The last of the paper charts, and the memories that go with them
It was a quarter of a century ago but it seems like yesterday.
We were 50 miles into a 120-mile overnight passage bound north by northeast. Our homeport lights had fallen below the horizon so on this cloudy, moonless and windy night and, apart from one southbound freighter, we were alone in the dark.
I was plotting our position every hour on paper charts. The wind speed and direction had been steady, so we were fetching the rhumbline: prior positions predictably dotting the course on the chart. However, conditions had started to change shortly after 1 a.m. The breeze backed unexpectedly and increased from 12 to 15 knots, and with a forecast predicting heavier winds and waves on the nose to come, we had taken the lift and headed more north than east, so that we might still make the course later.
But at 2 a.m., when the LORAN-C coordinates pointed my navigational protractor to a position eight miles west of the rhumbline, the giant error seemed barely plausible. Had we added many miles and hours to our passage unnecessarily? Still, I drew a dot, recorded latitude and longitude, wave state, Beaufort scale, and made a note to check my work again at 3 a.m. On deck, the crew agreed that we should wait another hour before changing course again. The boat was happy, the sailing was spirited. A rough idea of location was good enough.

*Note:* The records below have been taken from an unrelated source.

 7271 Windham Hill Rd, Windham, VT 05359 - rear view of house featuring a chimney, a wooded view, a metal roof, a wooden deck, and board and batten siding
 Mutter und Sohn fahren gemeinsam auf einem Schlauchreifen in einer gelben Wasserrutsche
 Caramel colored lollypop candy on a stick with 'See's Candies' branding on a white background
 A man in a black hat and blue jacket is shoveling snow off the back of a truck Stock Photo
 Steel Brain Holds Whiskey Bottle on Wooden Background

Indeed, LORAN-C and the protractor are but distant memories for the chronologically gifted, and the paper chart will soon be too. The NOAA recently announced that electronic navigation has officially won the war and traditional paper charts will be phased out by 2024 (custom printable charts will be available). We will all use screens and satellites to know our exact position from now on. No need to even carry a pencil.
And while the convenience, accuracy and efficiency of digital sailing is unquestionable, its greatest disadvantage, in my view, is its ephemerality. We remember things when we write them down. It’s much more difficult to recall what we see on a screen.

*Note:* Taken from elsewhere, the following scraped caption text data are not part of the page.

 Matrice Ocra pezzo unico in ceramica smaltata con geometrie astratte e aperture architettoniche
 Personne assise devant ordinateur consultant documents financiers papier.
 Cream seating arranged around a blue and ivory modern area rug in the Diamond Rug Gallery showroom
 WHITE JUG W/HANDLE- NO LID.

Case in point: Last summer I was determined to download and store the XML files from our GPS and chartplotter. The system saves location data continuously and if one develops good file management habits, it is possible to carve up the tracks to represent legs of a voyage, weekends on the water, or individual windward-leeward course races. So I religiously saved the files so that they might be imported into Google Earth later. I sent some to myself via email, some landed on a USB stick and others on a file-sharing server.

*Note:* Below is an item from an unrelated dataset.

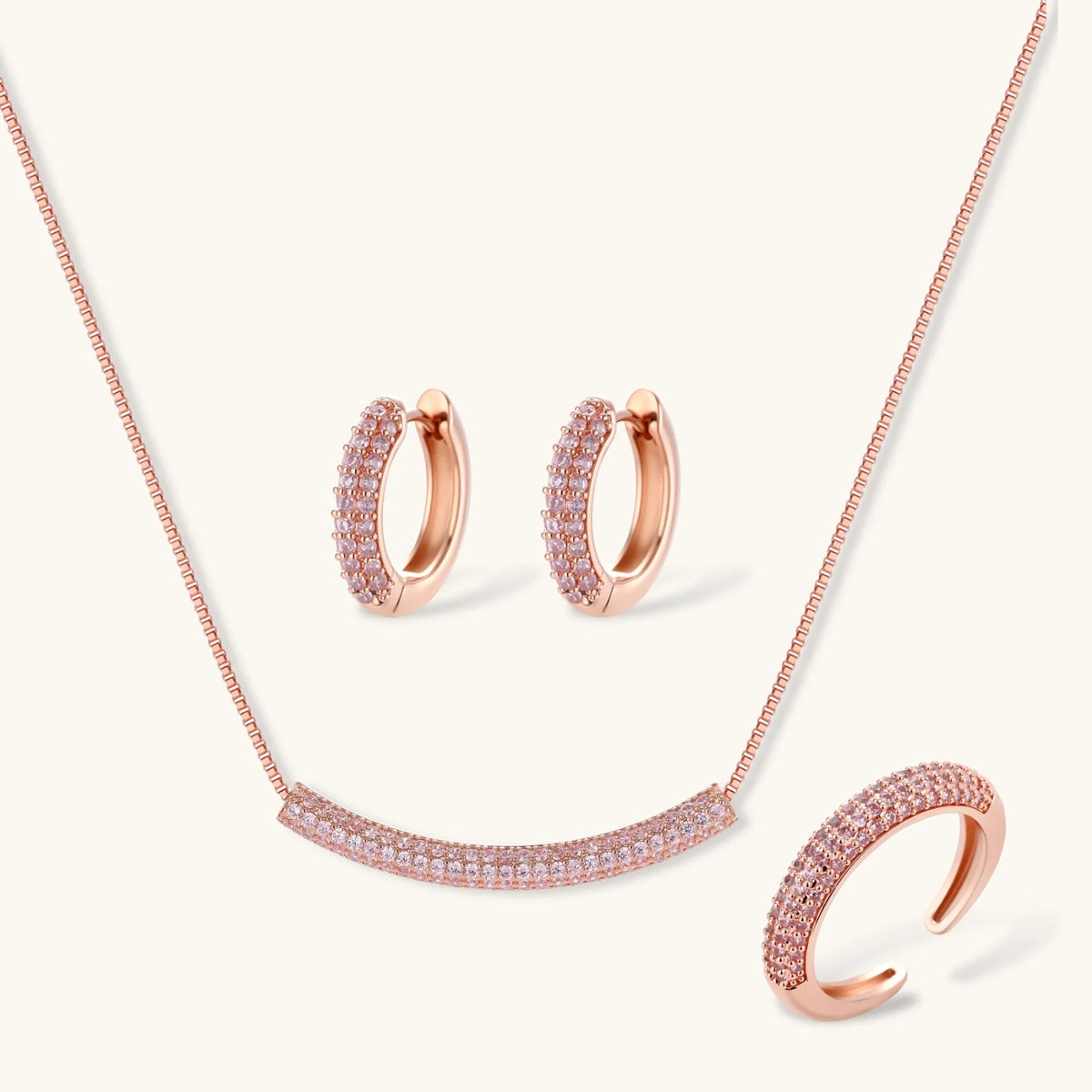 Rose gold pavé zirconia bar necklace, hoop earrings, and open ring set with pink stones on cream background.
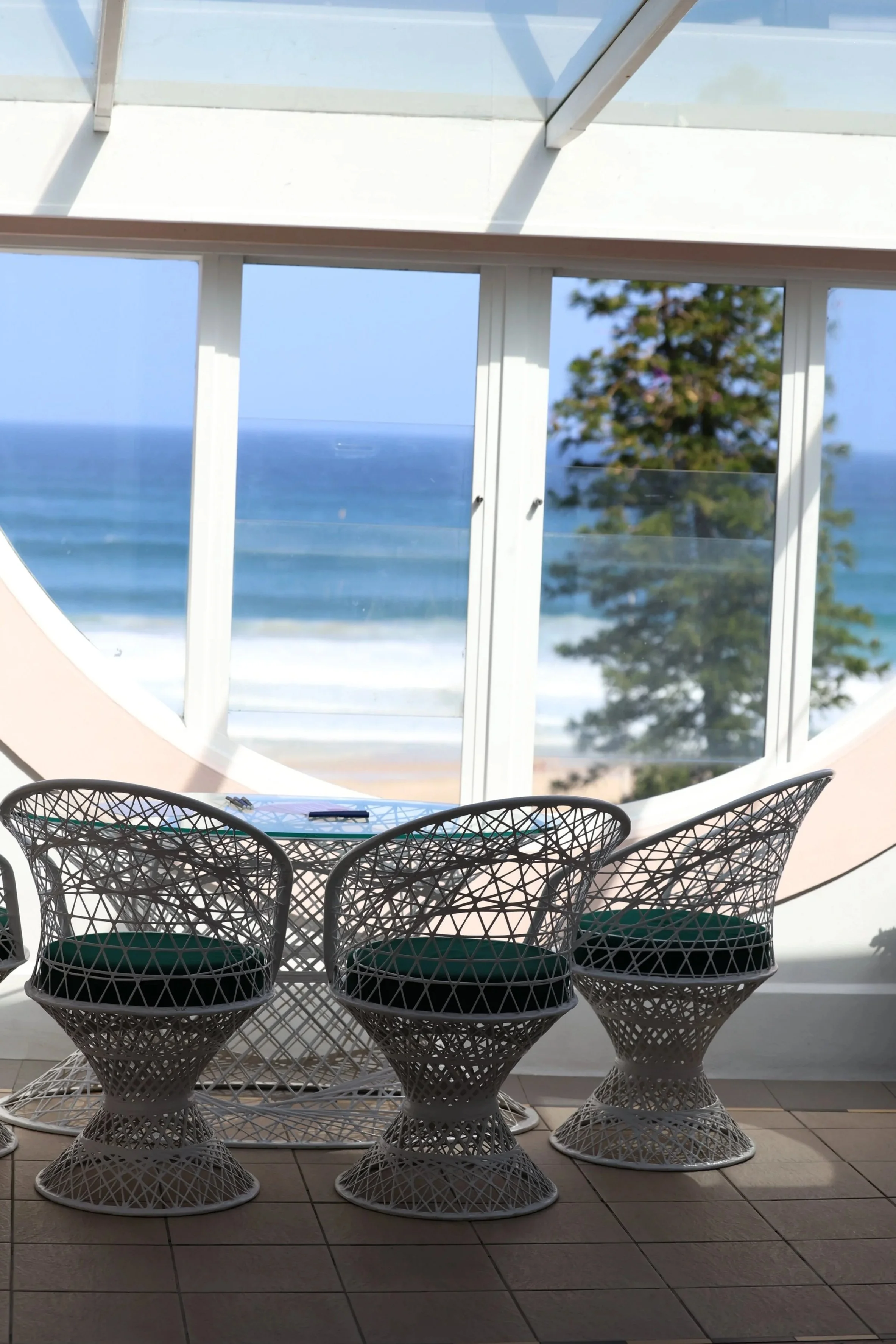 A set of white modern wire chairs with dark cushions inside a bright room with large windows showing the ocean, tree, and blue sky outside.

Once assembled, the data would become a visual version of my beloved logbooks. I imagined myriad ways in which the resulting maps might be used. I could text screenshots to newbies as a way of showing them where they went on their first sailing trip; our racing crew could reconstruct tactics—like footballers with touchscreens on the sidelines—to adjust our game plan and improve performance; we could combine maps with selfies to create Instagram collages of our adventures.
Best laid plans.
Now I’ve got files stashed throughout the cloud and only cloudy memories of the sailing we did last season.
But I vividly recall heading below at 3 a.m. 25 years ago to get another fix, plot it on my paper chart and make another entry in the log. I took special care to transpose the coordinates reported by the LORAN-C receiver and when my dividers landed on a position that was just three-tenths of a mile left of the original rhumbline, I was relieved to have resolved my prior mistake. I drew an “X” through the earlier fix and made a note to re-confirm the correction at 4 a.m., which I did. Later that day, we arrived safely and on time and toasted the passage and the start of an unforgettable cruise.
We still religiously carry our tattered paper charts whenever we go offshore. So every spring, I am privileged to relive the details of the night — a long time ago — when I swapped two digits of latitude, and then I drew a dot, a circle, and finally an “X” in pencil on our priceless, memory-making paper charts.